▶ _Task item_
Skip the images; return every entry exactly.

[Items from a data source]
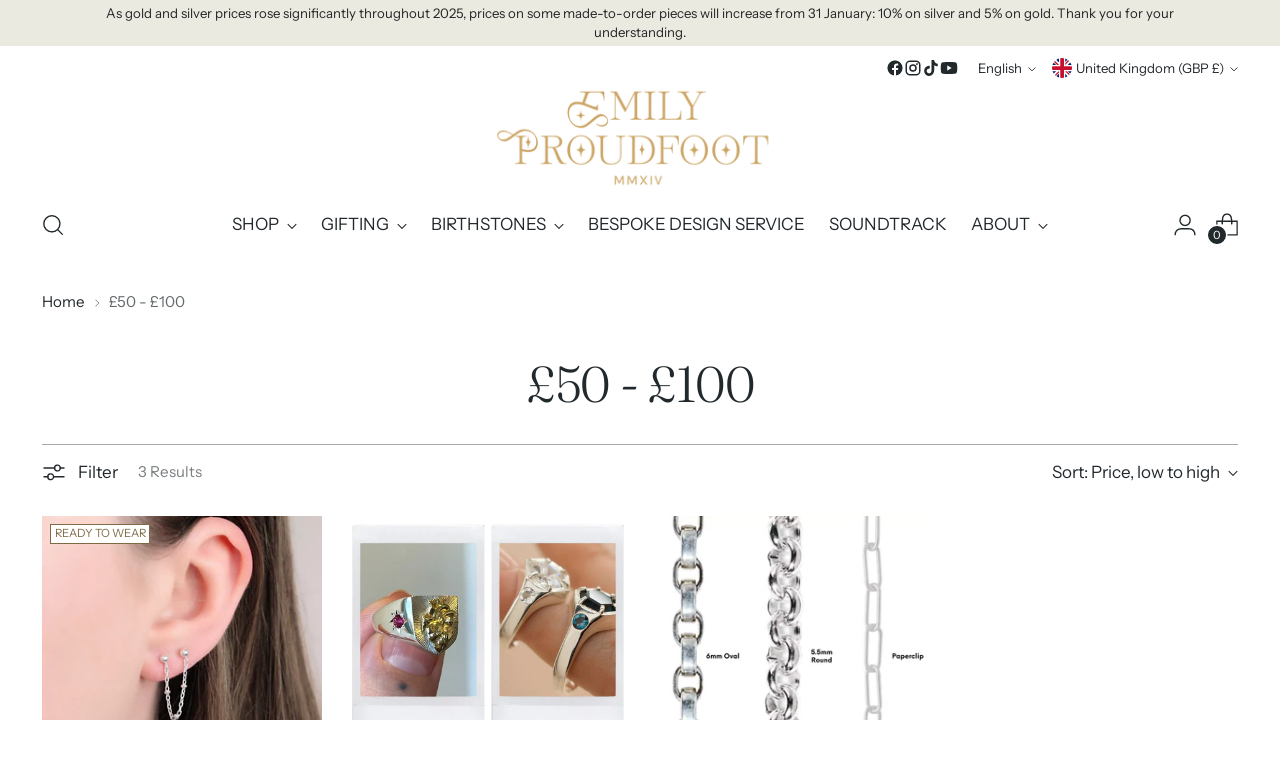

--- FILE ---
content_type: text/plain; charset=utf-8
request_url: https://sprout-app.thegoodapi.com/app/assets/cdn_key?shop_name=the-serpents-club.myshopify.com
body_size: -535
content:
4f2bec1b-e614-4d3b-a48f-c9695dd94c51

--- FILE ---
content_type: text/plain; charset=utf-8
request_url: https://sprout-app.thegoodapi.com/app/assets/cdn_key?shop_name=the-serpents-club.myshopify.com
body_size: -215
content:
4f2bec1b-e614-4d3b-a48f-c9695dd94c51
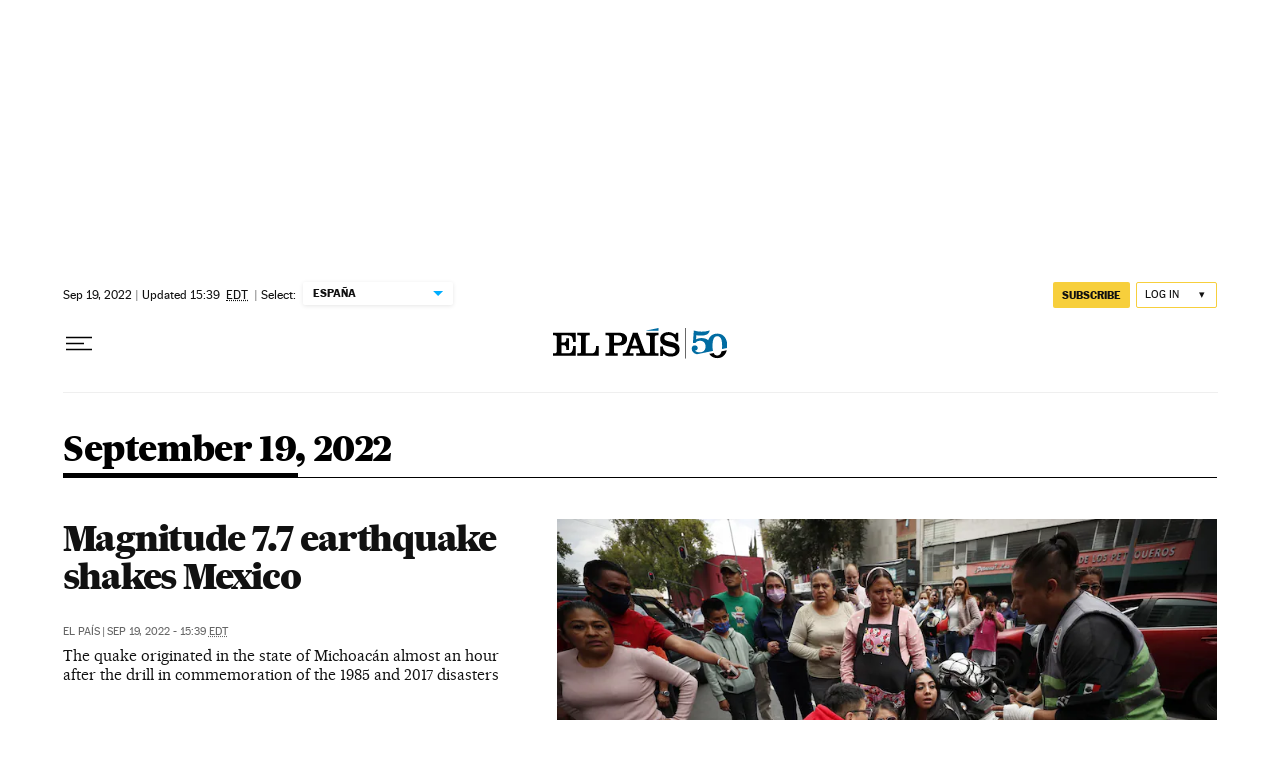

--- FILE ---
content_type: application/javascript; charset=utf-8
request_url: https://fundingchoicesmessages.google.com/f/AGSKWxUk08GsemC81hDMpFmJPip5m-oWb_rfaZ7Z6UwAnPdAgNitJYNUDMN6BznvyuLtP5ikPiEkjdMKckrWAkzp29gfq9Mvsu6jCdTDmGOeiwpOAxB3E_yMbu-O8Tu2gUqx5R7zOm3A630rV89u4trJhJ1-6Dqf3B830C07xYgVlVVOr19gxrwTqVGDz9P6/_/dfp.min.js/adv.png.trtbl:-abp-has(.warnIp)/deliver.nmi?/left-ads.
body_size: -1285
content:
window['52fdc6f1-01dd-4bc1-9383-ba496af722c2'] = true;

▶ _Answer space_
--- FILE ---
content_type: text/plain; charset=utf-8
request_url: https://sprout-app.thegoodapi.com/app/assets/cdn_key?shop_name=the-serpents-club.myshopify.com
body_size: -535
content:
4f2bec1b-e614-4d3b-a48f-c9695dd94c51

--- FILE ---
content_type: text/plain; charset=utf-8
request_url: https://sprout-app.thegoodapi.com/app/assets/cdn_key?shop_name=the-serpents-club.myshopify.com
body_size: -215
content:
4f2bec1b-e614-4d3b-a48f-c9695dd94c51

--- FILE ---
content_type: application/javascript; charset=utf-8
request_url: https://fundingchoicesmessages.google.com/f/AGSKWxUk08GsemC81hDMpFmJPip5m-oWb_rfaZ7Z6UwAnPdAgNitJYNUDMN6BznvyuLtP5ikPiEkjdMKckrWAkzp29gfq9Mvsu6jCdTDmGOeiwpOAxB3E_yMbu-O8Tu2gUqx5R7zOm3A630rV89u4trJhJ1-6Dqf3B830C07xYgVlVVOr19gxrwTqVGDz9P6/_/dfp.min.js/adv.png.trtbl:-abp-has(.warnIp)/deliver.nmi?/left-ads.
body_size: -1285
content:
window['52fdc6f1-01dd-4bc1-9383-ba496af722c2'] = true;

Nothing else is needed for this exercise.